Avec l’embauche de M. Clotaire Rapaille par la Ville de Québec, ce sujet chaud est maintenant sur toutes les lèvres. En effet, en tant que résidents de Québec, nous nous sentons tous concernés et même un peu interpellés par le travail de M. Rapaille, qui consistait à cerner l’ADN de notre capitale. Et malgré l’interruption de son travail, le besoin de se trouver une personnalité demeure une préoccupation bien présente pour la ville.
En tant que résidents de Québec et parce que l’image de marque est notre dada, nous nous sommes amusés à ébaucher 4 logotypes. Nous souhaitons ici démystifier ce processus afin de répondre aux précédentes questions et bien comprendre le but et l’importance d’une image de marque pour une ville telle que Québec.
Voici le lien pour voir notre travail : http://www.lesaint.ca/quebec-branding.html
Nous vous rappelons toutefois que ceci est une étude libre et le fruit de notre très humble et sommaire analyse en tant qu’entrepreneurs, résidents et amoureux de la Ville de Québec. Toutefois, nous vous encourageons fortement à partager vos impressions et commentaires avec nous.
Bonne découverte.
Christian
Je pense que les point 3 et 4 sont très pertinents. Moi en tous cas, ça m’intéresserait. Cependant, je me demande si la population en général serait effectivement capable d’apprécier la démarche et y voir sa valeur.
Je fais le parallèle avec ma réaction quand je regarde de la pub versus mon chum (ingénieur): moi, j’ai beaucoup de plaisir à voir la créativité et l’ingéniosité de la démarche, la réflexion, la stratégie. De son côté, il ne l’analyse pas avec autant de profondeur si on peut dire. Il voit le résultat fini et affirme si oui ou non, ça vient le chercher.

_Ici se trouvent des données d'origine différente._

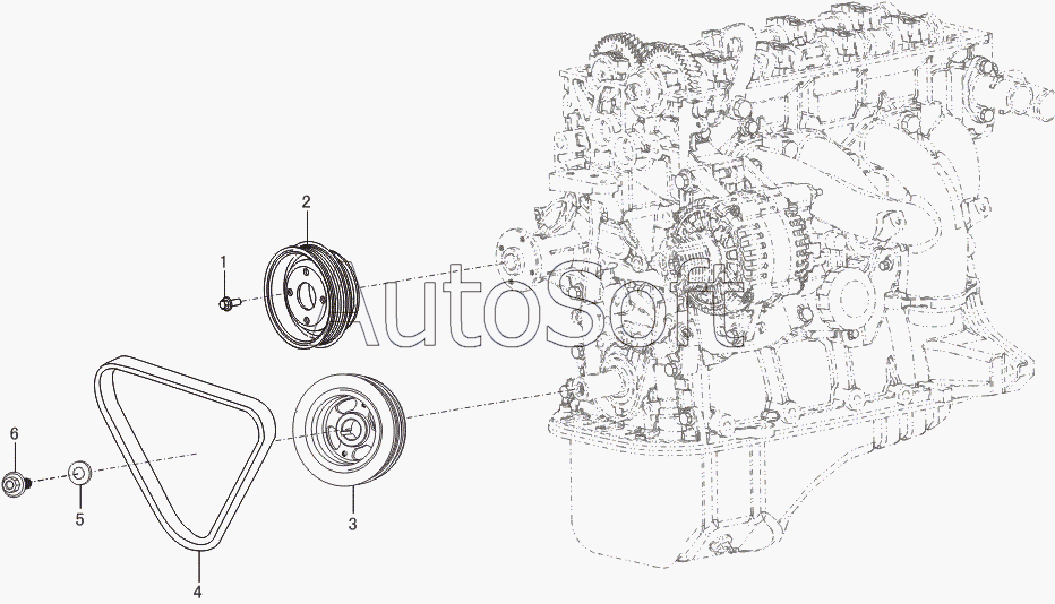 2
1
AutoSoft
6
5
3
4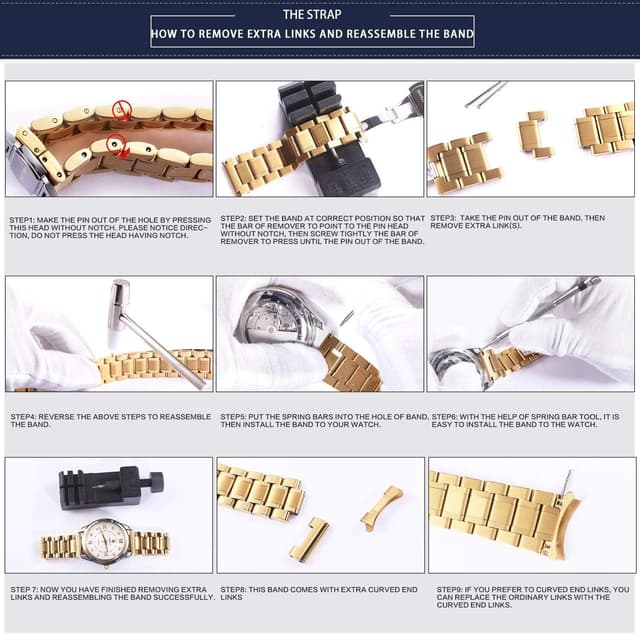 THE STRAP

HOW TO REMOVE EXTRA LINKS AND REASSEMBLE THE BAND

STEP1: MAKE THE PIN OUT OF THE HOLE BY PRESSING THIS HEAD WITHOUT NOTCH. PLEASE NOTICE DIRECTION, DO NOT PRESS THE HEAD HAVING NOTCH.

STEP2: SET THE BAND AT CORRECT POSITION SO THAT THE BAR OF REMOVER TO POINT TO THE PIN HEAD WITHOUT NOTCH, THEN SCREW TIGHTLY THE BAR OF REMOVER TO PRESS UNTIL THE PIN OUT OF THE BAND.

STEP3: TAKE THE PIN OUT OF THE BAND, THEN REMOVE EXTRA LINK(S).

STEP4: REVERSE THE ABOVE STEPS TO REASSEMBLE THE BAND.

STEP5: PUT THE SPRING BARS INTO THE HOLE OF BAND, THEN INSTALL THE BAND TO YOUR WATCH.

STEP6: WITH THE HELP OF SPRING BAR TOOL, IT IS EASY TO INSTALL THE BAND TO THE WATCH.

STEP 7: NOW YOU HAVE FINISHED REMOVING EXTRA LINKS AND REASSEMBLING THE BAND SUCCESSFULLY.

STEP8: THIS BAND COMES WITH EXTRA CURVED END LINKS

STEP9: IF YOU PREFER TO CURVED END LINKS, YOU CAN REPLACE THE ORDINARY LINKS WITH THE CURVED END LINKS.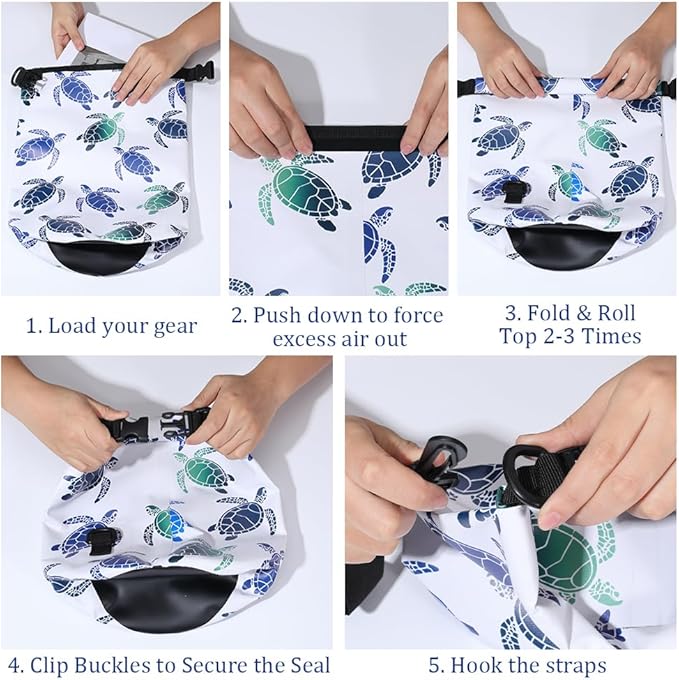 1. Load your gear

2. Push down to force excess air out

3. Fold & Roll Top 2-3 Times

4. Clip Buckles to Secure the Seal

5. Hook the straps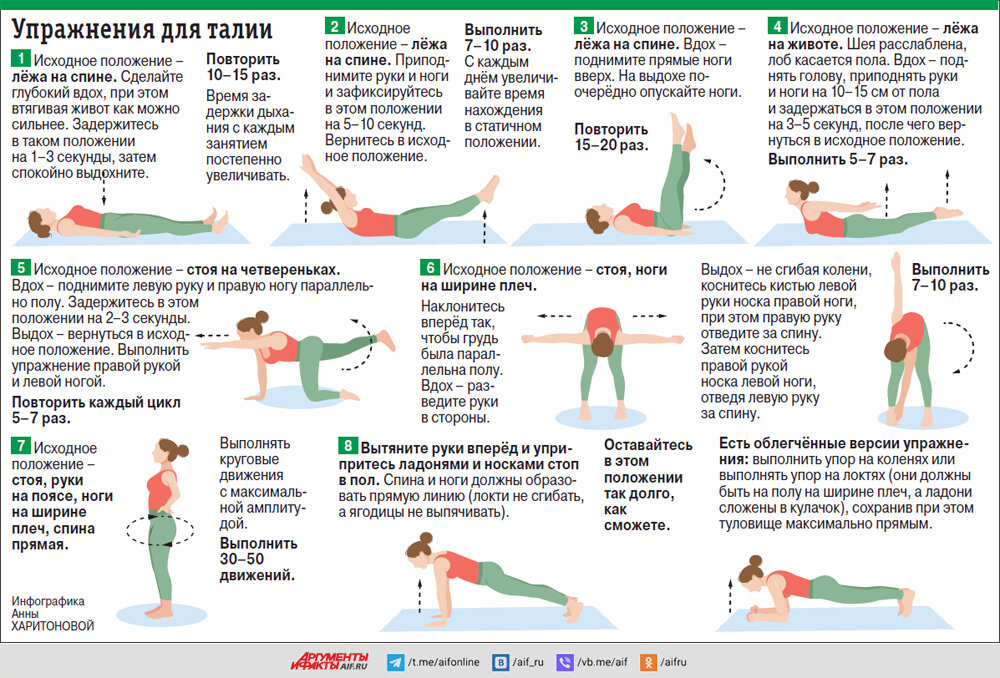 Упражнения для талии

1 Исходное положение – лёжа на спине. Сделайте глубокий вдох, при этом втягивая живот как можно сильнее. Задержитесь в таком положении на 1–3 секунды, затем спокойно выдохните.

Повторить 10–15 раз.

Время задержки дыхания с каждым занятием постепенно увеличивать.

2 Исходное положение – лёжа на спине. Приподнимите руки и ноги и зафиксируйтесь в этом положении на 5–10 секунд. Вернитесь в исходное положение.

Выполнить 7–10 раз.

С каждым днём увеличивайте время нахождения в статичном положении.

3 Исходное положение – лёжа на спине. Вдох – поднимите прямые ноги вверх. На выдохе поочерёдно опускайте ноги.

Повторить 15–20 раз.

4 Исходное положение – лёжа на животе. Шея расслаблена, лоб касается пола. Вдох – поднять голову, приподнять руки и ноги на 10–15 см от пола и задержаться в этом положении на 3–5 секунд, после чего вернуться в исходное положение.

Выполнить 5–7 раз.

5 Исходное положение – стоя на четвереньках. Вдох – поднимите левую руку и правую ногу параллельно полу. Задержитесь в этом положении на 2–3 секунды. Выдох – вернуться в исходное положение. Выполнить упражнение правой рукой и левой ногой.

Повторить каждый цикл 5–7 раз.

6 Исходное положение – стоя, ноги на ширине плеч.

Наклонитесь вперёд так, чтобы грудь была параллельна полу. Вдох – разведите руки в стороны.

Выдох – не сгибая колени, коснитесь кистью левой руки носка правой ноги, при этом правую руку отведите за спину. Затем коснитесь правой рукой носка левой ноги, отведя левую руку за спину.

Выполнить 7–10 раз.

7 Исходное положение – стоя, руки на поясе, ноги на ширине плеч, спина прямая.

Выполнять круговые движения с максимальной амплитудой.

Выполнить 30–50 движений.

8 Вытяните руки вперёд и упритесь ладонями и носками стоп в пол. Спина и ноги должны образовать прямую линию (локти не сгибать, а ягодицы не выпячивать).

Оставайтесь в этом положении так долго, как сможете.

Есть облегчённые версии упражнения: выполнить упор на коленях или выполнять упор на локтях (они должны быть на полу на ширине плеч, а ладони сложены в кулачок), сохранив при этом туловище максимально прямым.

Инфографика Анны ХАРИТОНОВОЙ

АРГУМЕНТЫ И ФАКТЫ AIF.RU /t.me/aifonline /aif_ru /vb.me/aif /aifru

Il y aurait donc un bon travail de communication à faire pour rendre compte de tous ça de façon accessible et convaincante.
Mais certainement, ça serait utile.
Étaler et discuter publiquement de concepts aussi spécialisés, complexes et hermétiques que l’inconscient collectif, le cerveau triunique, ou le code des marques, c’est s’assurer une levée de boucliers de la part de la population et des médias. Le faire en y ajoutant une étiquette de 300 000$, c’est littéralement vouloir tuer le projet.
Dans ce contexte, ce sont les motivations inconscientes du maire Labeaume qu’il devient intéressant d’analyser. La méthode Rapaille, pratiquée depuis fort longtemps en communication commerciale (Bernays, Dichter, Victoroff, etc.) demeure, elle, fondamentalement valable.